Not too long ago, a company named Emotiv released a device that allows for controlling computer inputs by facial expression, head movement, and even low level thought recognition. The device is known as the EPOC, and it achieves these things through a number of sensors, including sixteen EEG-like attachments that connect to the user’s head. Designers envisioned the ability to control most of the computing experience with mere facial gestures and simple thoughts, such as “right” or “left.” The importance such a device could have for people with disabilities is enormous (when and if it is perfected). Though the potential upside for the future of computing is clear, Popular Science wrote an article detailing a much more sinister use the device could provide for thieves and police alike.
A group of scientists recently published results of an experiment where the off-the-shelf EPOC was used to monitor the P300 signal produced by the brain. The P300 signal is a sign of recognition by the brain; when a person is exposed to a stimulus of significance to them, they will produce a P300 signal. During the experiment, the researchers showed subjects a series of images containing banks and PIN numbers. By monitoring the resulting signals, the researchers were able to greatly narrow down the possibilities of both where the individuals may have banked and what their PIN numbers were. The article continues by explaining the potential uses for lie detection. By introducing stimuli to a suspect, the method could be used to determine whether a person has knowledge of some aspect of a crime.
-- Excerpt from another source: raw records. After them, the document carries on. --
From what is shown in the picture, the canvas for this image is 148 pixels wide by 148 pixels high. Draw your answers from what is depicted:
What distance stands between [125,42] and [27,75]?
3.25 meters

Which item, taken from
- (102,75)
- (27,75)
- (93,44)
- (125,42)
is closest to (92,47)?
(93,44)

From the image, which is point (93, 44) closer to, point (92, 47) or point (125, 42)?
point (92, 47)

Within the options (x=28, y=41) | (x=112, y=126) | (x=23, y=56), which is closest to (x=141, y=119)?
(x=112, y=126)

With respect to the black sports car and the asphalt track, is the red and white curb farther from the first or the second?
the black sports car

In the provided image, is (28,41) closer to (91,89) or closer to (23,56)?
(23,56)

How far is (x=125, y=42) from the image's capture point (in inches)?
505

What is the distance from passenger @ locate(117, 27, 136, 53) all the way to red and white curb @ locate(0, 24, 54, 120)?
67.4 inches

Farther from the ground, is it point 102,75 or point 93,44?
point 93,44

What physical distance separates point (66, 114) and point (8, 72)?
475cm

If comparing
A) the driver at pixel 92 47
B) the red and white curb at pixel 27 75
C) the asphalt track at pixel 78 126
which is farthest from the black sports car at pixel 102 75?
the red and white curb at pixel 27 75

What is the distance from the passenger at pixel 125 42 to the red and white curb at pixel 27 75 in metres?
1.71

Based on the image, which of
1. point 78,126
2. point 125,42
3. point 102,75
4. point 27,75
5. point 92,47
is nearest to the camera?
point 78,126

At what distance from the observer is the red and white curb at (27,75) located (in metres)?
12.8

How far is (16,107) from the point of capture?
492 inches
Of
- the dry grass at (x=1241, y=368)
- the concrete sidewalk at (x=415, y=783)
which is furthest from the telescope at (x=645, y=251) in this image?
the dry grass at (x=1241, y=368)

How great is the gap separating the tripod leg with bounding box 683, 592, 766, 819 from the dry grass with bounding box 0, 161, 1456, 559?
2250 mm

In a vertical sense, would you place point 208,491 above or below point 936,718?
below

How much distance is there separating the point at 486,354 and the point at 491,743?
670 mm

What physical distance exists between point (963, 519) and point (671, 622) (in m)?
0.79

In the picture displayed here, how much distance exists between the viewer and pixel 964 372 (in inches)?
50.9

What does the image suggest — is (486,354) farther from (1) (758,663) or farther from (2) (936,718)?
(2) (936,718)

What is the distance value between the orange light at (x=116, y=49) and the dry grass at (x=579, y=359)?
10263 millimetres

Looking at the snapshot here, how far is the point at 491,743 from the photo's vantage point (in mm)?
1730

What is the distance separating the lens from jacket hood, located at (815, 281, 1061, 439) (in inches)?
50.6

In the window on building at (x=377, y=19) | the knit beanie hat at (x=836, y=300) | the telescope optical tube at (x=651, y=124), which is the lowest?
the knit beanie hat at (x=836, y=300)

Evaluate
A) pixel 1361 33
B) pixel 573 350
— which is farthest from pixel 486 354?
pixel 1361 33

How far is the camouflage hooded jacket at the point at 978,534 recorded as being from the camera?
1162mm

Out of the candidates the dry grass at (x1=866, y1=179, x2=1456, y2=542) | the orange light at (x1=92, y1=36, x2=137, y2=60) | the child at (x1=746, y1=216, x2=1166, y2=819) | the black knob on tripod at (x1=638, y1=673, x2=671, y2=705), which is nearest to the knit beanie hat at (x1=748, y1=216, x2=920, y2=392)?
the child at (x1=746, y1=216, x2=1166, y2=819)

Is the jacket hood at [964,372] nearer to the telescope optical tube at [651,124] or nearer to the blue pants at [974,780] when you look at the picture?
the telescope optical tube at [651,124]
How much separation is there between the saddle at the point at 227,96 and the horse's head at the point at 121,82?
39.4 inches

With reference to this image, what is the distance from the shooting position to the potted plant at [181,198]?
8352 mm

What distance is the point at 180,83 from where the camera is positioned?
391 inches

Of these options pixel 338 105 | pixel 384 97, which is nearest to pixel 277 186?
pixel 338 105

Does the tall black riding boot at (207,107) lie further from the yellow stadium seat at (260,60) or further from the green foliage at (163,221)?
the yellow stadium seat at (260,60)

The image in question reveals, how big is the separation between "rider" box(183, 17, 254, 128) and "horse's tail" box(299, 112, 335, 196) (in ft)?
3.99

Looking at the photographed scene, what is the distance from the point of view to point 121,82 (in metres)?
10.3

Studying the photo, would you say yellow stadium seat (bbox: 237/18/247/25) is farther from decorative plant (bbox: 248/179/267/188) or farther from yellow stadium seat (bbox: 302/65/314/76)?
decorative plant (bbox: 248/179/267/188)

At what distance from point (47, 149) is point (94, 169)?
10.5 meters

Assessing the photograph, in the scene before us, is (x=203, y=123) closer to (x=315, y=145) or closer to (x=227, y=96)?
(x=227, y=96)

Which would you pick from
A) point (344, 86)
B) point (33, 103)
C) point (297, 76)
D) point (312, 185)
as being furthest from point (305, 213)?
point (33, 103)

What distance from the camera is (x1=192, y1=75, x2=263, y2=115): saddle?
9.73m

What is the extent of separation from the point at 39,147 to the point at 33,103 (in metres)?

On the whole, without a much greater adoption level by consumers, I doubt the urgency of the threat of criminals being able to readily access private information in this manner. Presently it seems that the EPOC is a device more geared towards early adopters. At the same time, given our attention to applications of neuroscience to the law, I find the notion of a more capable lie detection and interrogation method intriguing. Consider the usage of such a device as an alternative to “enhanced interrogation” techniques used on terror suspects. If a plot were in the works, an agent would simply have to expose a captured individual to image stimuli and gauge the reactions to narrow down the possibilities. The device could similarly be used in missing person cases to potentially reach the victim and protect them. Such a use would come with important, and surely controversial, ethical considerations.